Unfortunately Dr. Ayres’ writing doesn’t tell us much about the efficacy of this therapy, probably mostly because she was pretty much writing the theory as she was figuring it out back in the ‘60s, so there just wasn’t any research on whether it was effective. More research has been conducted in the intervening years but even though the 25th anniversary edition of Dr. Ayres’ book contains a contemporary expert commentary on each chapter, the commentary on the Assessment and Intervention chapter studiously avoids mentioning any peer-reviewed research on the efficacy of this treatment. And there’s probably good reason for this – there is little peer-reviewed research showing that it is effective.

One of the most popular treatments for SPD is known as the Wilbargers’ protocol after the clinicians who developed it, which includes what is known as a sensory diet of prescribed activities, as well as brushing with what is essentially a scrubbing brush using deep pressure three times a day for six weeks by their parents at home. Even though the authors conducted a literature review and lamented the methodological constraints present in previous studies on this topic they went on to recruit just five participants themselves, all of them male, and one of the five children started refusing the brushing after two weeks but because the mother wanted to be included in the study the researchers went ahead and included this child’s results. The intervention was found to be effective, but given the tiny sample size and the absence of any kind of control group, this study has to be considered exploratory at best.

A study using a convenience sample of 10 children, mostly males, found that a therapeutic music listening program using music that had been processed using filters to create disruptions in the sound that apparently ‘exercises’ the muscles in the middle ear. The children showed on average a statistically significant improvement in scores on a test of sensory processing as well as parent reports of child behavior, although the small sample size is again concerning, along with the wide variety of diagnoses of the children who were studied, and the fact that the music therapy was combined with other sensory therapies, make it difficult to draw strong conclusions.

Dr. Miller and some colleagues did a pilot study on the effectiveness of occupational therapy for children with sensory modulation disorder and achieved mixed results; they got statistically significant results on some criteria but not on others, which may have been because of the tiny sample size of 24 children – only eight of whom received treatment. Because this study was a pilot it was never intended to reach full scale to achieve definitive conclusions, but it was published in 2007 and I was unable to find a subsequent study scaling the results. The authors themselves note that “One likely reason that many previous studies found no significant changes from occupational therapy is that the outcome measures used were not sensitive enough to detect changes. Because previous literature does not present pilot testing of instrumentation, researchers unknowingly replicate each other’s work. Outcomes research in OT-SI, therefore, is continually relegated to pilot research rather than research that moves forward and has the potential to change practice.” These impacts are compounded when you start looking at meta-analyses of endless pilot research projects with tiny sample sizes and results with low statistical power.
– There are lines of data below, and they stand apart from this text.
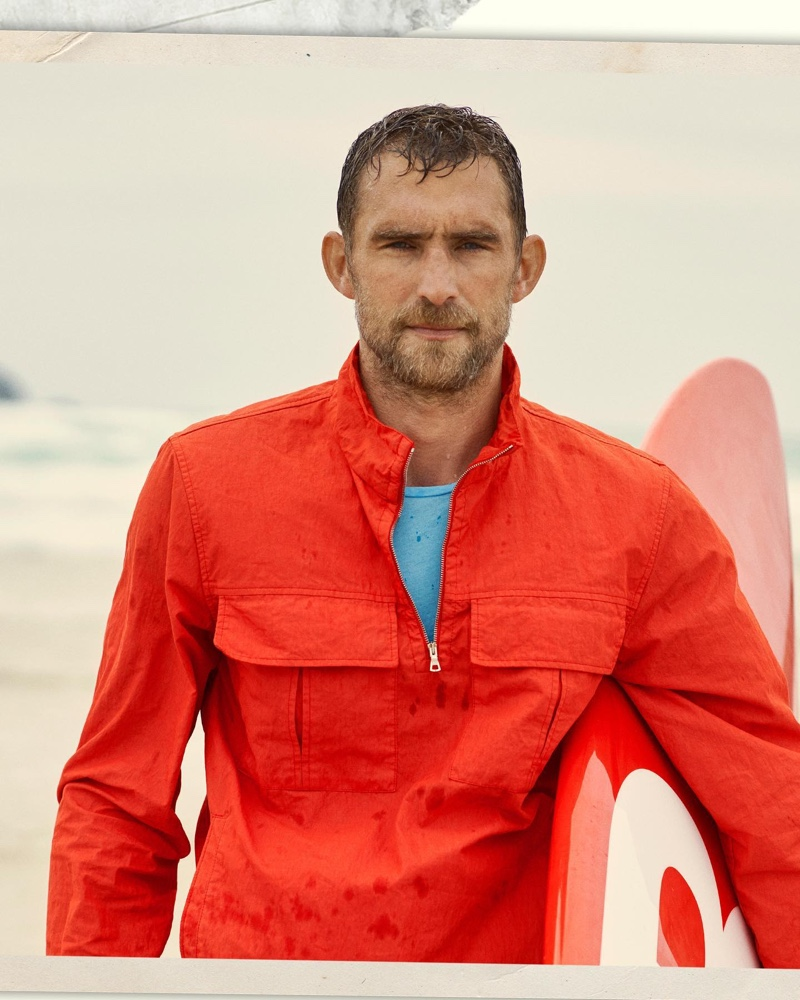 British model Will Chalker dons a rescue red smock jacket by Orlebar Brown.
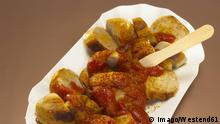 Sliced sausage with curry sauce on paper plate, Currywurst PUBLICATIONxINxGERxSUIxAUTxHUNxONLY WESTF00392 sliced Sausage With Curry Sauce ON Paper Plate Currywurst PUBLICATIONxINxGERxSUIxAUTxHUNxONLY WESTF00392.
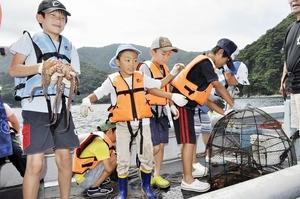 かごからタコを取り出し、手づかみにして歓声を上げる子どもたち=27日、福井県小浜市の海上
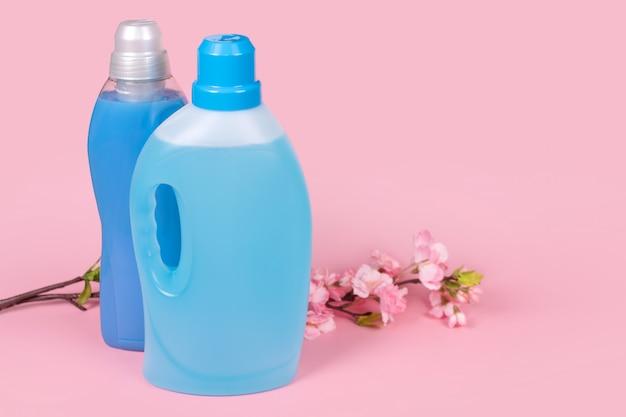 Flessen wasmiddel en wasverzachter op roze achtergrond met bloemen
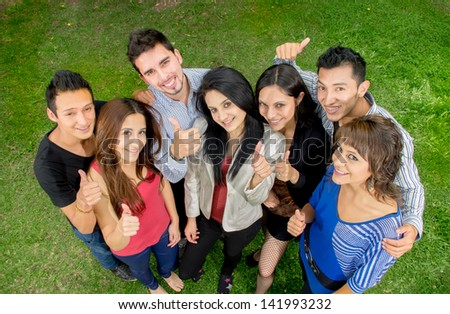 Group of teens thumbing up outdoors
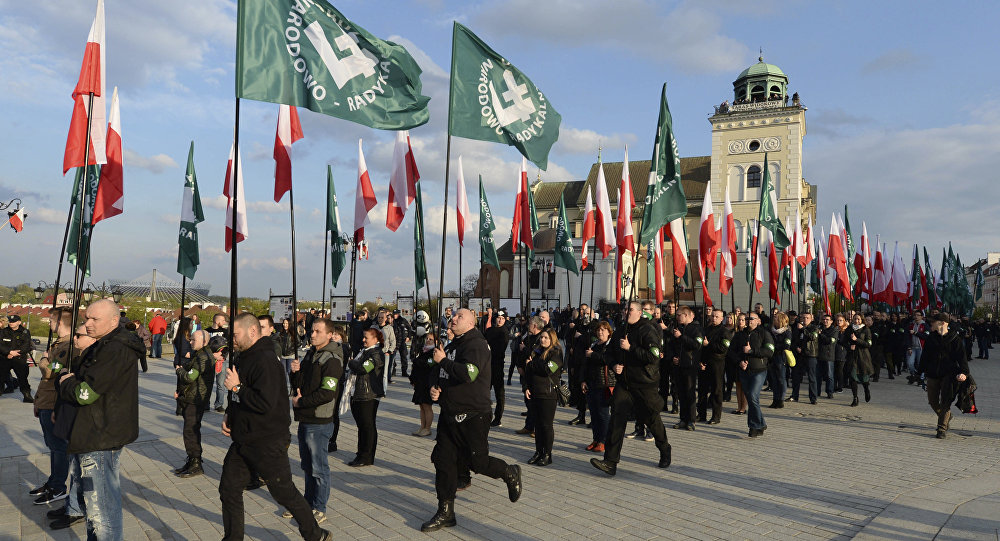 April 29, 2017 shows members of the far-right group, the National-Radical Camp, marking the 83rd anniversary of their organization, in Warsaw, Poland. Warsaw's Jewish community urged the country's most powerful politician, Jaroslaw Kaczynski, to denounce growing anti-Semitism, while other organizations on Thursday, Aug. 10, 2017 warned they witness a rise of extreme right-wing violence.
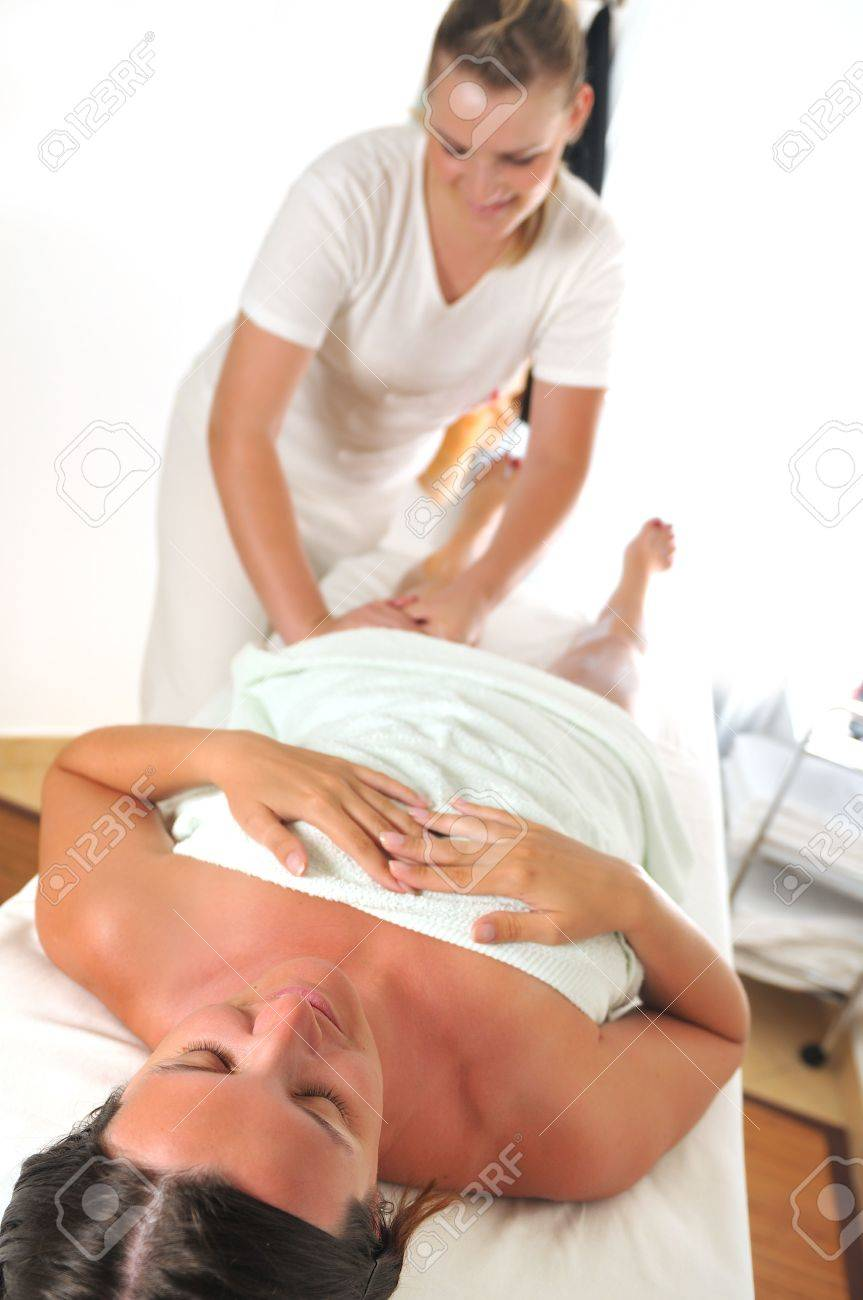 beautiful woman having leg and foot massage at the spa and wellness center Stock Photo - 5298713
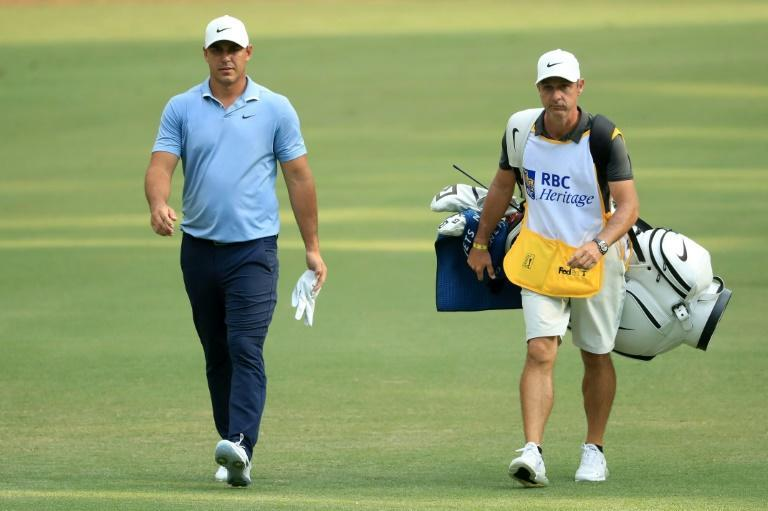 Four-time major winner Brooks Koepka, left, will not play in this week's Travelers Championship after caddie Ricky Elliott, right, tested positive for COVID-19 (AFP Photo/STREETER LECKA)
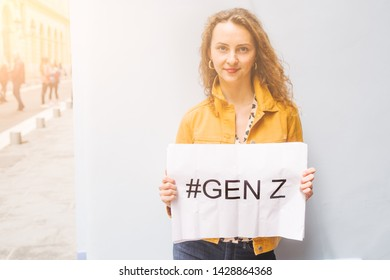 "Young millennial teenage with red hair and a funny expression ,making lips and winking, holds a sign with the text "" #genz"" written on against a city wall and light flares"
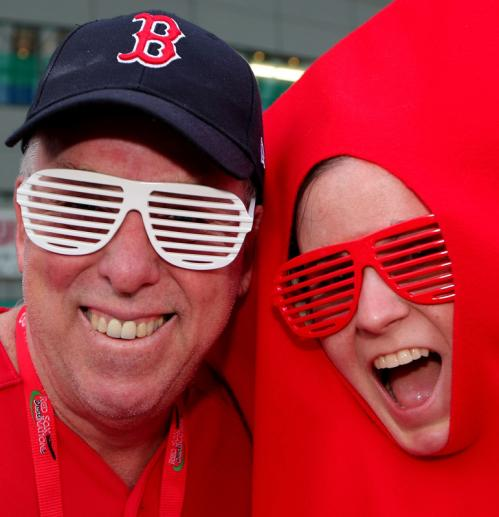 Red Sox fans pose outside the Tokyo Dome.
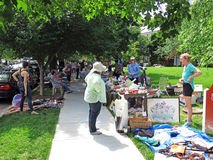 Browsing the Flea Market. Photo of people at a flea market on 6/3/17 in a a washington dc neighborhood. They are shopping for bargains from sellers who want to Royalty Free Stock Images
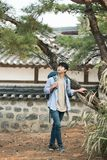 Young man doing a backpacking trip in a Korean traditional house. A young man doing a backpacking trip in a Korean traditional house royalty free stock image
A 2014 meta-analysis of 27 studies over a 37-year period found a great deal of variability in the research, with potential positive outcomes in sensorimotor skills and motor planning, socialization, attention, behavioral regulation, reading-related skills, participation in active play, and achievement of individualized goals – but were severely hampered by small sample sizes, variable doses of treatment, failing to deliver the treatment as planned, and the selection of outcomes that may not be meaningful to clients and families (like IQ tests or the involuntary movements the eyes make after you spin around, which may be clinically interesting but doesn’t make much difference in the child’s or family’s life) or may not change with the amount of treatment provided. Because SPD has so many sub-types it can help us to understand the impact of treatment better if the treatment is provided to only research participants who only have that particular sub-type so you can weed out the problems of interactions with other subtypes, but that’s very difficult to do in practice and leads to a lot of variability in the response to treatment. Virtually all of the studies had very low statistical power, meaning that if a control group receiving attention from a therapist but no actual treatment was used (which wasn’t always the case), that there usually wasn’t a large difference between the two groups after the treatment period. It’s possible that a positive effect could be found if the researchers would look at more children in each study; 12 of the studies did analysis on less than 20 participants; the largest one had 78 participants and the smallest one had just five. I find it very frustrating that we *continue* to see research hampered by this issue. It seems like such an easy thing to fix – yes, it costs more to have more participants but you’d think the benefits in terms of not having to do the same research over and over again would outweigh the costs.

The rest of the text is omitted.